▸ **Provided passage**
------------------------------------------------

25.) Mount your GFS filesystems. Note that there is a known bug in some versions of GFS (related to mounting shared volumes) where node hostnames must be unique in the first 8 characters.
service gfs start
26.) Congratulations, you have a cluster! At this point, you should test moving files from individual nodes to the shared volume. All other nodes in the cluster should immediately be able to see these files. You might also try comparing the md5 sum of the file before it was moved to the md5 sum of the file after it was moved, just to make sure nothing weird is going on.
From node 1:
md5sum file.tgz cp file.tgz /mnt/volume
From node 2:
md5sum /mnt/volume/file.tgz
Thats it! For more info, RTFM! ;-)
Caveats
1.) I encountered a problem due to network latency in which iSCSI sessions were not consistantly being established before the GFS scripts tried to access the volumes. The ultimate solution was to first disable the init scripts…
chkconfig --level 0123456 iscsi off chkconfig --level 0123456 ccsd off chkconfig --level 0123456 lock_gulmd off chkconfig --level 0123456 gfs off
…then add the following to /etc/rc.local.
sleep 45 service iscsi start service ccsd start service lock_gulmd start service gfs start
2.) The fence_apc fencing method does not officially support the APC switch I was using, but I came up with a workaround (which can be found on the bug report I submitted to Redhat. This workaround was successful on the fence_apc script from version 6.0.0-1.2, but not with the one from 6.0.2-25. When upgrading, I needed to copy over the old fence_apc script (on the master lock server only):
cp /usr/src/redhat/SOURCES/gfs-build/bedrock/fence/agents/apc/fence_apc.pl /sbin/fence_apc
I just want to say these notes helped me to get things going nicely, Thanks a lot!
Question, why is there no fenced? I have been trying to figure out why manual fencing is not working properly and that seems to be part of the problem. As far as I can tell fenced is supposed to create a /tmp/fence_manual.fifo. Without fenced there is no fifo and no way to manually fence. Any thoughts? Oh, and yes, I already tried to talk my boss into buying an APC, might as well try to teach pigs to sing.
hmm, i dont remember anything about ‘fenced.’ i could be wrong, but i think lock_gulmd does the fencing. it just launches a perl script for your particular switch type. if you dont have an apc, im pretty sure there’s a way to write a script for whatever switch you have (assuming its managable via telnet/ssh/whatever).
hey, Im trying to do this now and When I do
[jason@tf1 SRPMS]$ uname -a
Linux tf1.localdomain 2.4.21-40.ELsmp #1 SMP Thu Feb 2 22:22:39 EST 2006 i686 i686 i386 GNU/Linux
[jason@tf1 SRPMS]$ rpmbuild -bs /usr/src/redhat/SPECS/gfs-build.spec
error: Failed build dependencies:
kernel-source = 2.4.21-40.ELsmp is needed by GFS-6.0.2.30-0
[jason@tf1 SRPMS]$
How do I get around this as Im running a smp kernel..
[jason@tf1 SRPMS]$ rpm -qa | grep -i kernel
kernel-2.4.21-4.EL
kernel-source-2.4.21-40.EL
kernel-pcmcia-cs-3.1.31-19
kernel-2.4.21-40.EL
kernel-smp-2.4.21-4.EL
kernel-utils-2.4-8.37.14
kernel-smp-2.4.21-40.EL
[jason@tf1 SRPMS]$

------------------------------------------------

▸ **What is asked**
**a)** According to the GFS setup thread, what must be true of node hostnames because of a known bug in some versions of GFS?
**b)** Reproduce word for word the portion of the GFS setup thread starting at "Question, why is" and ending at "pigs to sing.".

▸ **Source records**
------------------------------------------------

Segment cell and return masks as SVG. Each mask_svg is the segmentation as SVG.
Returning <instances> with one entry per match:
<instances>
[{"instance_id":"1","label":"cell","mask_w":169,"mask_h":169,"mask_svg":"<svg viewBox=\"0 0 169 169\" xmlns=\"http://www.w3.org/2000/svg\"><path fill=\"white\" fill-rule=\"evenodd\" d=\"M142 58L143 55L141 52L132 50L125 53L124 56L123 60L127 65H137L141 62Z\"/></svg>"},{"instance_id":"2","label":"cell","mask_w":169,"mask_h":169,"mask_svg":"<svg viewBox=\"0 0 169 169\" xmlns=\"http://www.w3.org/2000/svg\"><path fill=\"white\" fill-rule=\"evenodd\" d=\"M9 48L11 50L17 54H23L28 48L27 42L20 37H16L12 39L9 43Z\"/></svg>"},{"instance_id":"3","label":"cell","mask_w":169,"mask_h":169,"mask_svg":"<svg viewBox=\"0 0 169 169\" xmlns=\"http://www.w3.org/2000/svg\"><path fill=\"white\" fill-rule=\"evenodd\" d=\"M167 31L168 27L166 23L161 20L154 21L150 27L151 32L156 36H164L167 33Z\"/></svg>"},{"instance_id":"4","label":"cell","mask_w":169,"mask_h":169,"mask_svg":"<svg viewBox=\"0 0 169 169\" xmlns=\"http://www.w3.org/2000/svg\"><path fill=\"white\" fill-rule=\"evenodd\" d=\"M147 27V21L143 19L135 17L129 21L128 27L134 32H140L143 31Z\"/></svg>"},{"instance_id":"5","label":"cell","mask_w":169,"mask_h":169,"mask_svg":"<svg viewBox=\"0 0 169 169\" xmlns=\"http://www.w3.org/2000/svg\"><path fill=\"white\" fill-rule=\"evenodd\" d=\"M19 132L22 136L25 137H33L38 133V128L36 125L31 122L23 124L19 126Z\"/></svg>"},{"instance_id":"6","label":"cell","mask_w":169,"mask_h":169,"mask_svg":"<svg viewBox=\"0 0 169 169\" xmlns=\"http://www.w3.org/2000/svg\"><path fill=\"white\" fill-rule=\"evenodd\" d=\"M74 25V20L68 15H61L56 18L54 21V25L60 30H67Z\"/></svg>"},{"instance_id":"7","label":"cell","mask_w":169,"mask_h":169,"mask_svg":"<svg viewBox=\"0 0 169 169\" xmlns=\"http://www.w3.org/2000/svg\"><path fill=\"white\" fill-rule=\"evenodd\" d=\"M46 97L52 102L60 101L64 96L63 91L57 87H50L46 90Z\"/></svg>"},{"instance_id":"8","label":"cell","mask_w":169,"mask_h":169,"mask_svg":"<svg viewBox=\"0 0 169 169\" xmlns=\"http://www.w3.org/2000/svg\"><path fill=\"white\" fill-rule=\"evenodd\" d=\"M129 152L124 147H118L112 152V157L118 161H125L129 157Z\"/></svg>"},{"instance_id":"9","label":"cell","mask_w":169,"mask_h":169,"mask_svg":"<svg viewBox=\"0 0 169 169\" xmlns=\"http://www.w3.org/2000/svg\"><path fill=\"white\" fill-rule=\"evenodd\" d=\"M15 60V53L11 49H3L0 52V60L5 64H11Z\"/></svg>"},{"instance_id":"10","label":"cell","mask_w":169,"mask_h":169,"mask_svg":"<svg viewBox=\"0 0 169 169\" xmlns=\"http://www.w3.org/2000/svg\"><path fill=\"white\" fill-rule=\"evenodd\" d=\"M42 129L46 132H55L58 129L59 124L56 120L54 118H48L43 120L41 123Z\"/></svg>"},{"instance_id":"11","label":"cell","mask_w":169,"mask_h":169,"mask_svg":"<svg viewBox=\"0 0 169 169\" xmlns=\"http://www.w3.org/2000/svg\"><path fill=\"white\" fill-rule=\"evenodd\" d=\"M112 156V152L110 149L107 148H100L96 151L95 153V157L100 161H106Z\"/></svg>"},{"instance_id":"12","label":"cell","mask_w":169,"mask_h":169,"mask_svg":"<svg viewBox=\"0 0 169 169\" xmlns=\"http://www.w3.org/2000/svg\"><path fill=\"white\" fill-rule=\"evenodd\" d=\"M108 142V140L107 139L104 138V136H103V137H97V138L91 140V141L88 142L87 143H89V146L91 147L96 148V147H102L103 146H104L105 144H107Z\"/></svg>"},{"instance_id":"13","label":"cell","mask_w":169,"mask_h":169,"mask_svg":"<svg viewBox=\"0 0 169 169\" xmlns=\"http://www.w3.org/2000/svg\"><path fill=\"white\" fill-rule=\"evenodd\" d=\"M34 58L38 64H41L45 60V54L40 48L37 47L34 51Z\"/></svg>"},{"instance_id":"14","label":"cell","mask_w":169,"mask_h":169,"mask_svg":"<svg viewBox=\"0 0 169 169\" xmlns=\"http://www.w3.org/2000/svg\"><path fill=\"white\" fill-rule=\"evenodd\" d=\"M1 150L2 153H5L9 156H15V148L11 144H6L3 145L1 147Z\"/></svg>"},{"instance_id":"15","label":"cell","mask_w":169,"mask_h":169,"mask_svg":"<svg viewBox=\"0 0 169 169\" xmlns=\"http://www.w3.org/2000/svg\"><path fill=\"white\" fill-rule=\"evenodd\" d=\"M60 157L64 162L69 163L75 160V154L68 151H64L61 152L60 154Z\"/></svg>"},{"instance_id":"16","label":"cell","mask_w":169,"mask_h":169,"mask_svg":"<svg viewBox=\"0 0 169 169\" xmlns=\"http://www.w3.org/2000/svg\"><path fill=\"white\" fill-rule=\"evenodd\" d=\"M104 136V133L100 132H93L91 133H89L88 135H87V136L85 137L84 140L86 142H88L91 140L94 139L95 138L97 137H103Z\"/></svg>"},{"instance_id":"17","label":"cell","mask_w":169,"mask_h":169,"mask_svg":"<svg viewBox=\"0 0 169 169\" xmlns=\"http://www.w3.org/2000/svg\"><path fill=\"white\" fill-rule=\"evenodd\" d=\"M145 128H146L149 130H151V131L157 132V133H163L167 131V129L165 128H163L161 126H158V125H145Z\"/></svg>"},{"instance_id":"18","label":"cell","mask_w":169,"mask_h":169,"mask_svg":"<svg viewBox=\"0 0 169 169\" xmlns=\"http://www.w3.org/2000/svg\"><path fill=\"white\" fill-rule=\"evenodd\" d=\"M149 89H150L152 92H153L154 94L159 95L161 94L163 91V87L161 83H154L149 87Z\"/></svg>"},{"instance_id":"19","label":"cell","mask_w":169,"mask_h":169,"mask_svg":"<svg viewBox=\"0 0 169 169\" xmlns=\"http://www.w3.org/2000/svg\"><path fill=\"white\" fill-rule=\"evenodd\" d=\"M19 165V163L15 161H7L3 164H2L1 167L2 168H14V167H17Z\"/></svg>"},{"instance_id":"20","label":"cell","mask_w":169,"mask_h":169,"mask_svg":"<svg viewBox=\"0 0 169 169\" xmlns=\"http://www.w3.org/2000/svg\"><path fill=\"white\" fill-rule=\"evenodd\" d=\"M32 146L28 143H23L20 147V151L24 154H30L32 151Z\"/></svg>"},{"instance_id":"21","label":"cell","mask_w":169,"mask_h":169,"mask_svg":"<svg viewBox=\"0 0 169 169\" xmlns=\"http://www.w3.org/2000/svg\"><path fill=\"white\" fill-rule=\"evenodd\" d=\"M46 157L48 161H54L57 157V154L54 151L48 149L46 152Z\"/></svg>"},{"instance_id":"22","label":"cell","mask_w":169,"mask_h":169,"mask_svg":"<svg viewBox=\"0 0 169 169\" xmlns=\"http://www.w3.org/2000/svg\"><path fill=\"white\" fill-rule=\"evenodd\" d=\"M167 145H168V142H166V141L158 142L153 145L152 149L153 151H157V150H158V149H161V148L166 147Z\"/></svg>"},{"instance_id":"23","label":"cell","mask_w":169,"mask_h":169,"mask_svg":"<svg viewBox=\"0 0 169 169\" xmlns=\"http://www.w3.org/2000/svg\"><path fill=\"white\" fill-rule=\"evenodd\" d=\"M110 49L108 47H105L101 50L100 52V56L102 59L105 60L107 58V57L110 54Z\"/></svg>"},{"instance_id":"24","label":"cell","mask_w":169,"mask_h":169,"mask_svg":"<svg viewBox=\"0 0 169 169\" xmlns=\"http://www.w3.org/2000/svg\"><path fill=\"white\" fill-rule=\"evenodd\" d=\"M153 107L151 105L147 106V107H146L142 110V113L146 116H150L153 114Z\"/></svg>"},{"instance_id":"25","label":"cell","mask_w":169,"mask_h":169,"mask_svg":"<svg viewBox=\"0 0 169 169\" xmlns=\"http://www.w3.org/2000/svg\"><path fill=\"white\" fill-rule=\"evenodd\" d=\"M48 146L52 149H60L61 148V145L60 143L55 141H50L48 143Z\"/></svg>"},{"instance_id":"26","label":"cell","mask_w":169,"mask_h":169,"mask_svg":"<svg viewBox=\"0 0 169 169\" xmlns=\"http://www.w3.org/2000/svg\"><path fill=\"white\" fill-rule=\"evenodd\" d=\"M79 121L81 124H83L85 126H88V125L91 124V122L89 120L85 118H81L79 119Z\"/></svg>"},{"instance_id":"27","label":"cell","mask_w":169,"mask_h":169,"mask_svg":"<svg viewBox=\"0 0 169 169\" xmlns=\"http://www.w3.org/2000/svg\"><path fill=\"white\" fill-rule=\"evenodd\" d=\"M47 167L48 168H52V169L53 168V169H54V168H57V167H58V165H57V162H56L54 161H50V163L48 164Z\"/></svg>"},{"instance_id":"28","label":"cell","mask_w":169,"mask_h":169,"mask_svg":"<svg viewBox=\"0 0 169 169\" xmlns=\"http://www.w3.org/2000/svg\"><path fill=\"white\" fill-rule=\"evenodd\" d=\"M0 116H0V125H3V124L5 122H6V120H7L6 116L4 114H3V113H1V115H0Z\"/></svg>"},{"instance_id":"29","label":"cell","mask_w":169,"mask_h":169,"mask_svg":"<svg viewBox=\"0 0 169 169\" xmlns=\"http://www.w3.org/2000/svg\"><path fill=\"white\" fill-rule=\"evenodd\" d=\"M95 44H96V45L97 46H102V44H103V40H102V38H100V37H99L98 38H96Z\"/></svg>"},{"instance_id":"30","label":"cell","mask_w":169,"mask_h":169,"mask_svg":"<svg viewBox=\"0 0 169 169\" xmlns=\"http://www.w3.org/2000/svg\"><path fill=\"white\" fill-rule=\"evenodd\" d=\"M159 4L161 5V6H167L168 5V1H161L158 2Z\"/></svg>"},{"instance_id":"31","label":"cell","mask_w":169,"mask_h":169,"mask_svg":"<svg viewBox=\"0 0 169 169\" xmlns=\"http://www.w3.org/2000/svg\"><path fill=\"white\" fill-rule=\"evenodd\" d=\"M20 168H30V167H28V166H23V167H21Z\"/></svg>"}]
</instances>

------------------------------------------------

▸ **Solution list**
**a)** Node hostnames must be unique in the first 8 characters.

**b)**
Question, why is there no fenced? I have been trying to figure out why manual fencing is not working properly and that seems to be part of the problem. As far as I can tell fenced is supposed to create a /tmp/fence_manual.fifo. Without fenced there is no fifo and no way to manually fence. Any thoughts? Oh, and yes, I already tried to talk my boss into buying an APC, might as well try to teach pigs to sing.